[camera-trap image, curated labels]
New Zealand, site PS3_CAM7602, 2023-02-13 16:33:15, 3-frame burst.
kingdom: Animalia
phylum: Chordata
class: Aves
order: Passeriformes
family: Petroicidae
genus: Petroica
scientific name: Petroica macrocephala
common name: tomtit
==
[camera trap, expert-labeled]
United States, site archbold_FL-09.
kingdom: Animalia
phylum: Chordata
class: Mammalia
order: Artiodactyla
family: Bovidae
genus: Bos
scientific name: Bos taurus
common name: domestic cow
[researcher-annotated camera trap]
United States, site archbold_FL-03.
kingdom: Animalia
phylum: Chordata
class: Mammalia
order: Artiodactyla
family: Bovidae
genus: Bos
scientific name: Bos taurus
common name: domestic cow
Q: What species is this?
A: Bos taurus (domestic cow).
--
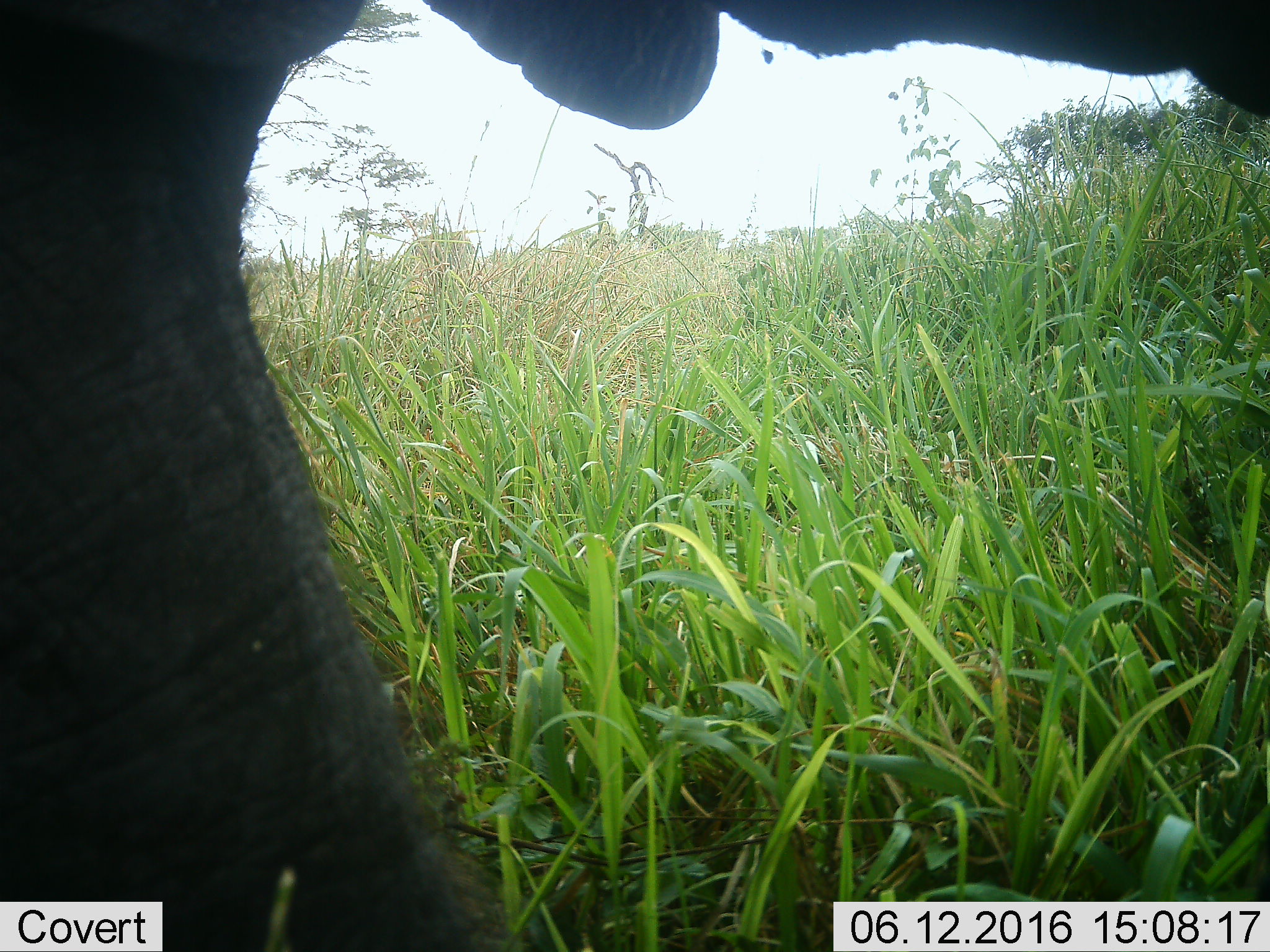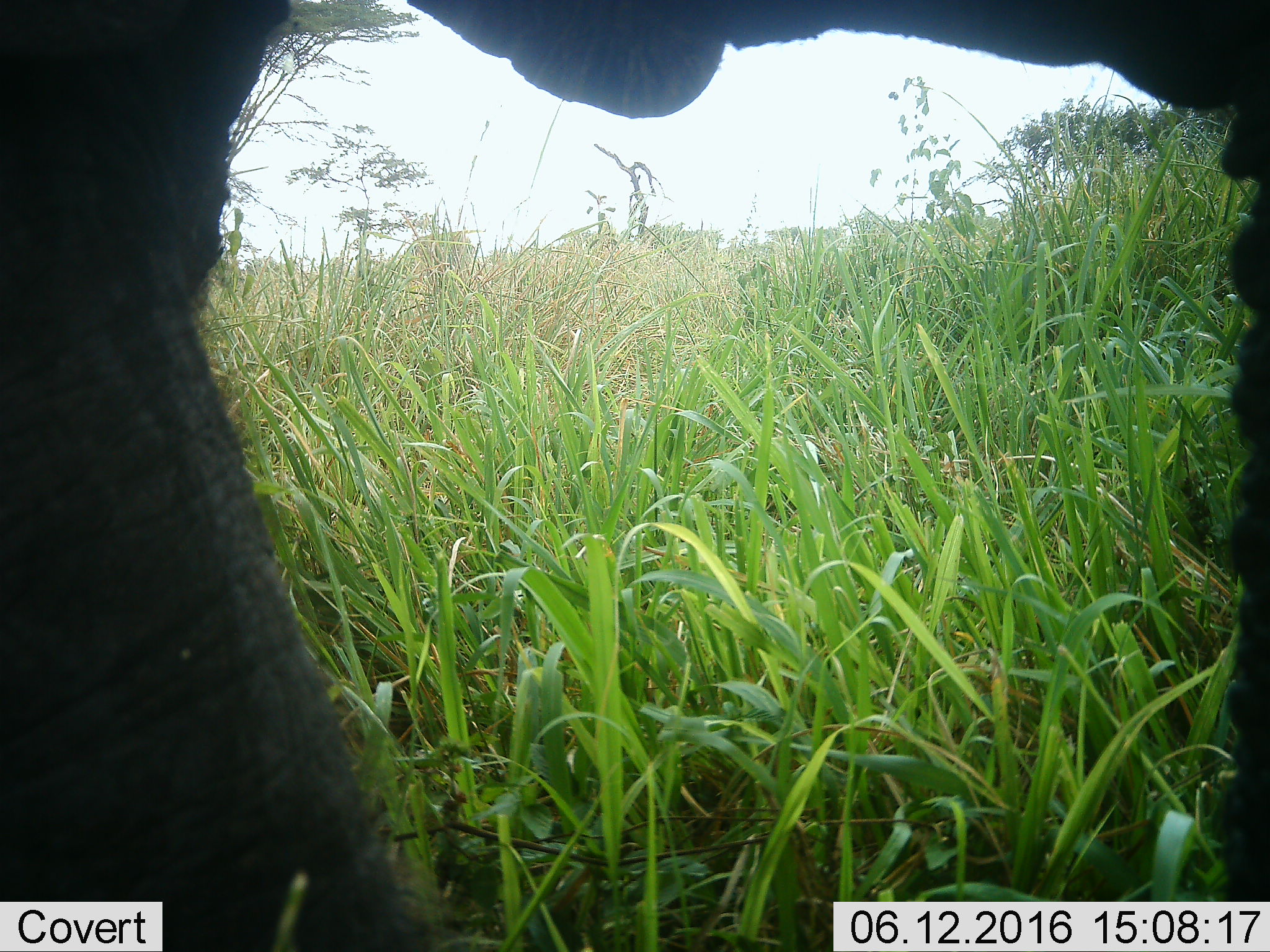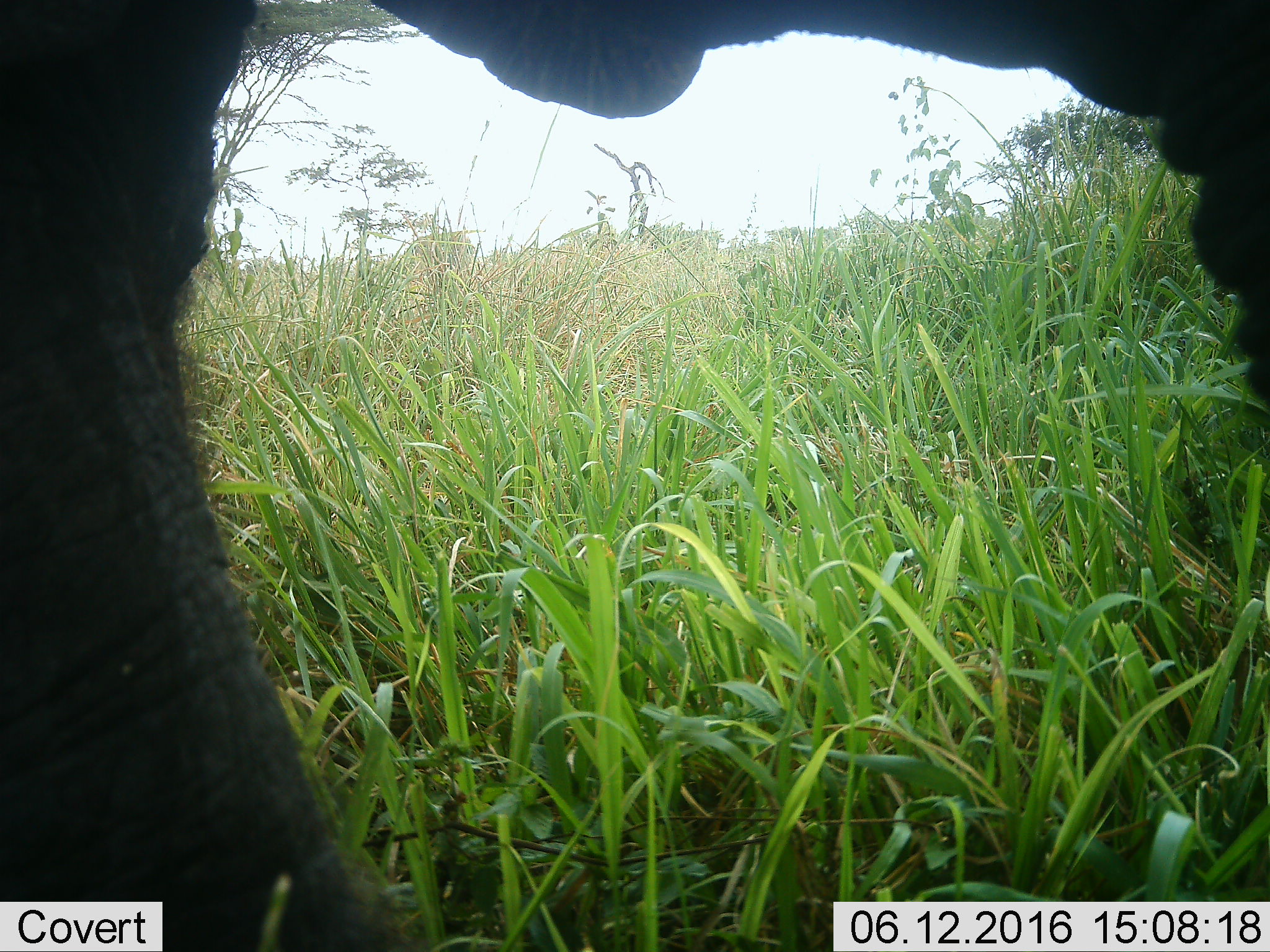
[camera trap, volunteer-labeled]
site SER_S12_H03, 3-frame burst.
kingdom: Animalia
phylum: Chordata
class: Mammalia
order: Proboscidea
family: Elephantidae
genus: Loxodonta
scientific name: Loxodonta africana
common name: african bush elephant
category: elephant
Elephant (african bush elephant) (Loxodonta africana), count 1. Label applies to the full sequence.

Work item
Would you retype exactly the lines above, from the line with "[camera-trap image, curated labels]" to the line with "common name: tomtit", with both end lines kept and nothing more?

Result of this exercise
[camera-trap image, curated labels]
New Zealand, site PS3_CAM7602, 2023-02-13 16:33:15, 3-frame burst.
kingdom: Animalia
phylum: Chordata
class: Aves
order: Passeriformes
family: Petroicidae
genus: Petroica
scientific name: Petroica macrocephala
common name: tomtit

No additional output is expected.